11 Temmuz yaklaşırken...
AYHAN DEMİR
Bosna Hersek’te, 1992-95 yılları arasındaki savaşta, Sırp, Hırvat ve Karadağlılar eliyle işlenen insanlık dışı suçları, hepimiz biliyoruz. Bosna Hersek’teki insanlık dışı suçların en trajik sahneleri, hiç kuşkusuz, 11 Temmuz 1995’de Srebrenitsa’da yaşandı.
Sırp Çetnikler, Srebrenitsa’da, en az 8 bin 372 Boşnak sivili şehit ettiler.
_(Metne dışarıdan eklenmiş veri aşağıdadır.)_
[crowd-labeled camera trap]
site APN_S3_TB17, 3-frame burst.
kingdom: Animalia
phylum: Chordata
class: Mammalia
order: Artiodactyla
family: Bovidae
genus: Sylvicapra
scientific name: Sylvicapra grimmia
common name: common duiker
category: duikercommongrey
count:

Bu şehitlerin binden fazlasına, halen ulaşılamadı. Sürekli yeni toplu mezarlara ulaşılıyor. Bu sebeple, Srebrenitsa Soykırımı, kapanmayan bir yaradır. Örneğin, Behiya Rotiç, annesi Fata Bektiç’in cenazesini tam 30 yıl sonra, bu 11 Temmuz’da toprağa verebilecek.
Ancak önemli bir noktaya dikkatlerinizi çekmek istiyorum. Boşnaklar, ilk kez değil, tarih boyunca birçok kez sürgüne, fiziki ve kültürel soykırıma uğradılar.
İlk soykırım, 1683-1689 yılları arasında, Osmanlı Devleti ve Avusturya İmparatorluğu arasındaki Viyana Savaşı esnasında ve sonrasında meydana geldi.
İkinci soykırım, 1711 yılı Ortodoks Noeli arifesinde, Karadağ’daki Müslüman Boşnaklara karşı girişilen ‘devşirme operasyonu’ esnasında yaşandı.
Üçüncü soykırım, 1804-20 yılları arasında, Birinci ve İkinci Sırp Ayaklanmaları neticesinde Sırbistan’daki Müslümanlara yönelik etnik temizlik girişimidir.
Dördüncü soykırım, Sırbistan’ın otonomi elde etmesinin ardından, 1830-1867 yılları arasında Ujitse, Şabats ve Belgrad’da yaşayan Müslümanların sürgün edilmeleri esnasında meydana geldi.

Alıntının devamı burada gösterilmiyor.